§ **What to do**:
1. Please sum up the piece on corruption in St Lucia below in two sentences.
2. In one or two sentences, explain why the piece on corruption in St Lucia below calls the Leotaud vs SLASPA case "only the tip of the iceberg."

§ **Page excerpt**:
JUST WHEN YOU THOUGHT IT WAS SAFE TO CALL YOURSELF A DEVELOPING NATION...
THIRD WORLD CORRUPTION COMES TO 21ST CENTURY ST LUCIA
It’s Russia out there.
And we ain’t talking about no Russian Regatta. This one is far better organized and has far more dangerous players.
It’s small-time China for big-time Lucians. The kings of corruption are not the politicians we like to blame.
The kings of corruption are the snakes who slither out of the party hierarchy onto all the green grass of the stat-corps.
Like my friend Kofi says, “St Lucia isn’t run by a government, it is run by a party in power.”
The recent case of Leotaud vs SLASPA is only the tip of the iceberg.
It reveals only the smallest portion of systemic vice, maladministration, nepotism, cronyism, and, in many more cases than we think, outright corruption.
Files and records are being shredded as we speak. If there is one way to know that something is amiss is for them to tell you, “Well, the files are missing.”
Or “The system crashed this morning.”

§ **Material shown**:

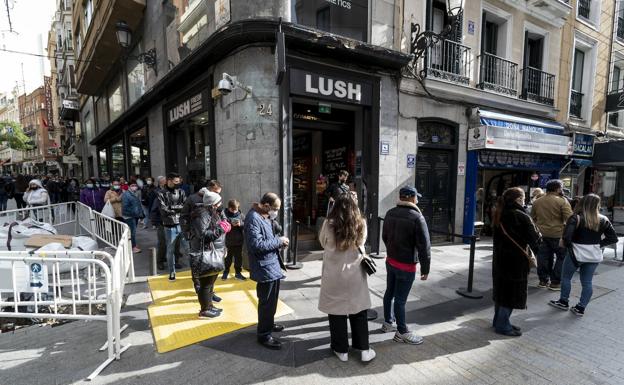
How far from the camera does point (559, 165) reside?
1130 cm

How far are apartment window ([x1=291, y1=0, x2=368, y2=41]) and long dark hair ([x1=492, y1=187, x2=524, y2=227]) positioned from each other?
5073mm

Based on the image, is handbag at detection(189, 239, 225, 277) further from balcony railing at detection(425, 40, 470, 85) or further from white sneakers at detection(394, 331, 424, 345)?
balcony railing at detection(425, 40, 470, 85)

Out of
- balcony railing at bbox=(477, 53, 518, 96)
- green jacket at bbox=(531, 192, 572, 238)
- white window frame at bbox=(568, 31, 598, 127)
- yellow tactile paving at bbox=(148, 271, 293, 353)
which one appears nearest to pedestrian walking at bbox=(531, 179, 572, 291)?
green jacket at bbox=(531, 192, 572, 238)

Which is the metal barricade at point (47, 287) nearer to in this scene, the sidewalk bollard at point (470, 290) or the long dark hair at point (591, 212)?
the sidewalk bollard at point (470, 290)

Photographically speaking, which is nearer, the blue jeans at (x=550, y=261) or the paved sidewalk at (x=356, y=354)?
the paved sidewalk at (x=356, y=354)

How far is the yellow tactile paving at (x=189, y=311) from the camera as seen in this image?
3.50 meters

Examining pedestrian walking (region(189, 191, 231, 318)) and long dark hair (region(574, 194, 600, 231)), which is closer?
pedestrian walking (region(189, 191, 231, 318))

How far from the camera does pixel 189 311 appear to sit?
4145 millimetres

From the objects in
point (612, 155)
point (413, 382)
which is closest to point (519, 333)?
point (413, 382)

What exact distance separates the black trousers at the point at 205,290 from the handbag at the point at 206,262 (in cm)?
17

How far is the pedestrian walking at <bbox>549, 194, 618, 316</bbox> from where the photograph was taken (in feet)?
13.3

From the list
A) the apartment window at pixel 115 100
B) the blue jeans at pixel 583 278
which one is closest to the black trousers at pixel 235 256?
the blue jeans at pixel 583 278

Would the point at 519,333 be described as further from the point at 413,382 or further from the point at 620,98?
the point at 620,98

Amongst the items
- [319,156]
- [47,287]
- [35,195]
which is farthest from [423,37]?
[35,195]
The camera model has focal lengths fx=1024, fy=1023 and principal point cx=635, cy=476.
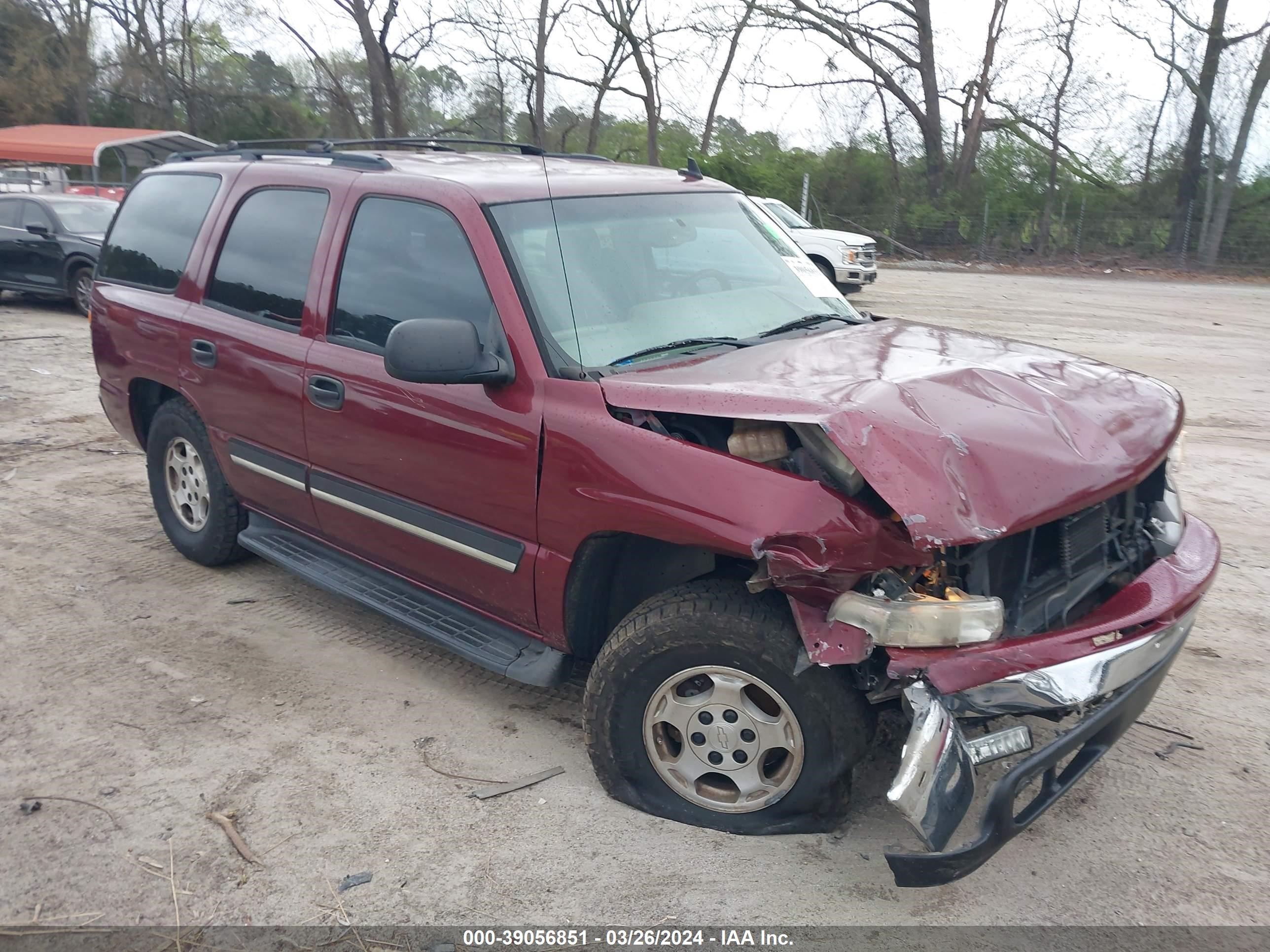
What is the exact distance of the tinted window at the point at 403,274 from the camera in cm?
350

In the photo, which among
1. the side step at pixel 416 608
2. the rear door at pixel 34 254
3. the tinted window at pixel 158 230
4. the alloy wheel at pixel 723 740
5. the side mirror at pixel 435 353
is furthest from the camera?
the rear door at pixel 34 254

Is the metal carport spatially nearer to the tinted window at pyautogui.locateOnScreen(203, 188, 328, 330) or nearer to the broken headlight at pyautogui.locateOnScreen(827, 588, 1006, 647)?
the tinted window at pyautogui.locateOnScreen(203, 188, 328, 330)

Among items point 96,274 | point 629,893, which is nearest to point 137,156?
point 96,274

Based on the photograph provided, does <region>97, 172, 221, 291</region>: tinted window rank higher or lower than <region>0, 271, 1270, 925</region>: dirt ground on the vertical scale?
higher

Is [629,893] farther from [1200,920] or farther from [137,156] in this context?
[137,156]

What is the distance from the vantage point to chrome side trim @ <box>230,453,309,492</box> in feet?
13.9

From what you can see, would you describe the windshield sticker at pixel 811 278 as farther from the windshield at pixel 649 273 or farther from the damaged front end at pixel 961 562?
the damaged front end at pixel 961 562

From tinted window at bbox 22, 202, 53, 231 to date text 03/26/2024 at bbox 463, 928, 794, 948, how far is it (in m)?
13.5

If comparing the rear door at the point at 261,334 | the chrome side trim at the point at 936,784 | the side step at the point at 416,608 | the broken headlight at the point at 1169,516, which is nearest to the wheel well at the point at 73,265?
the rear door at the point at 261,334

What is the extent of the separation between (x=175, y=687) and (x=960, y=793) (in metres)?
2.99

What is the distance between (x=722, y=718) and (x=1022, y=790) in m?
0.83

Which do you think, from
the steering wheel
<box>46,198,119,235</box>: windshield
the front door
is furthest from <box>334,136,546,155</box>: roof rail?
<box>46,198,119,235</box>: windshield

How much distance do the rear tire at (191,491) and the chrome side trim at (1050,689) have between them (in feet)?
11.7

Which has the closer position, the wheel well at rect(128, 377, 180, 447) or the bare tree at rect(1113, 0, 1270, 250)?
the wheel well at rect(128, 377, 180, 447)
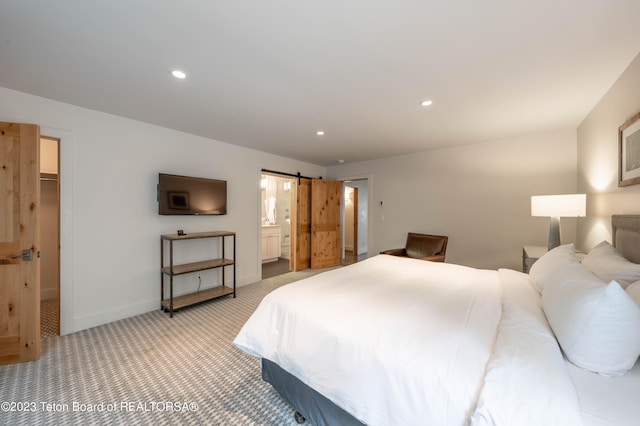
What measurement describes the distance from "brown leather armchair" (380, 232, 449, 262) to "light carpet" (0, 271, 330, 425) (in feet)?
8.34

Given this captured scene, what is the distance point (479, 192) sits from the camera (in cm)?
387

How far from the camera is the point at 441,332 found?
3.91 feet

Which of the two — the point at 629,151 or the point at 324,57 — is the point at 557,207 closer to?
the point at 629,151

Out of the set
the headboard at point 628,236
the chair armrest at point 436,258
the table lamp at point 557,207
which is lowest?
the chair armrest at point 436,258

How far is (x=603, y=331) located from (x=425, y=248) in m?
2.94

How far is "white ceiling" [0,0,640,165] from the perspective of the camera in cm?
133

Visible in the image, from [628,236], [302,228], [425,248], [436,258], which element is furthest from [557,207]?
[302,228]

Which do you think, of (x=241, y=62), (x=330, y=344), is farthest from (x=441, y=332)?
(x=241, y=62)

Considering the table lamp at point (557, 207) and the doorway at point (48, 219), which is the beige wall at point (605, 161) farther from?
the doorway at point (48, 219)

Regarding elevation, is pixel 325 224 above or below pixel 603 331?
above

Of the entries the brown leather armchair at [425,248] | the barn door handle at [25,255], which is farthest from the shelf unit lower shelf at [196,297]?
the brown leather armchair at [425,248]

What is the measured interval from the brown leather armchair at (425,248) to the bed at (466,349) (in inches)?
74.2

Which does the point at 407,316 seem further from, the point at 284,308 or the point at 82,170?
the point at 82,170

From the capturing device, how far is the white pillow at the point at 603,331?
958 mm
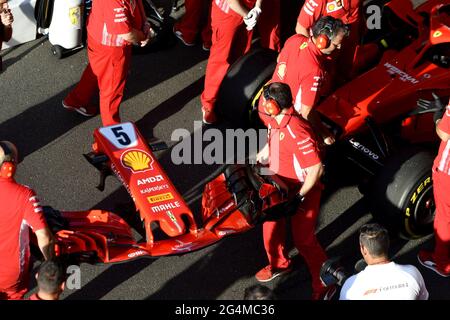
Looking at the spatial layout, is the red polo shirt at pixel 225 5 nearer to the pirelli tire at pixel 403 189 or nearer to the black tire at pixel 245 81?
the black tire at pixel 245 81

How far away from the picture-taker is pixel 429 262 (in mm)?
7348

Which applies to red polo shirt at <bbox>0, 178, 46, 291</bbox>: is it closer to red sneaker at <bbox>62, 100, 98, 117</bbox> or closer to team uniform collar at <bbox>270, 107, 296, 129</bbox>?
team uniform collar at <bbox>270, 107, 296, 129</bbox>

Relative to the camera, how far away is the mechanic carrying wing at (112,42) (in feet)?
25.1

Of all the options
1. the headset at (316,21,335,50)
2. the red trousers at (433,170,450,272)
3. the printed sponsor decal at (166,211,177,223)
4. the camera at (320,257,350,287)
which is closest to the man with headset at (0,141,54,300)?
the printed sponsor decal at (166,211,177,223)

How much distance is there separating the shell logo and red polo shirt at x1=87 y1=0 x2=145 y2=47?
3.70 ft

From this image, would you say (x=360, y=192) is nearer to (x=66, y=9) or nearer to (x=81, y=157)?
(x=81, y=157)

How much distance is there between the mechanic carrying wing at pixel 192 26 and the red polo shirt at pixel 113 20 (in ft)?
5.30

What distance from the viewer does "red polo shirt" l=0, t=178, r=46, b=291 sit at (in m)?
6.00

§ **Expected outputs**:
1. The piece argues that the kings of corruption in St Lucia are not the politicians people like to blame but those who move out of the party hierarchy into the stat-corps, so that the country is run by a party in power rather than a government. It calls the Leotaud vs SLASPA case only the tip of the iceberg of systemic vice, nepotism, cronyism and corruption, and says files are being shredded, with claims of missing files or crashed systems serving as signs that something is amiss.

2. The case reveals only the smallest portion of systemic vice, maladministration, nepotism, cronyism and, in many more cases than people think, outright corruption.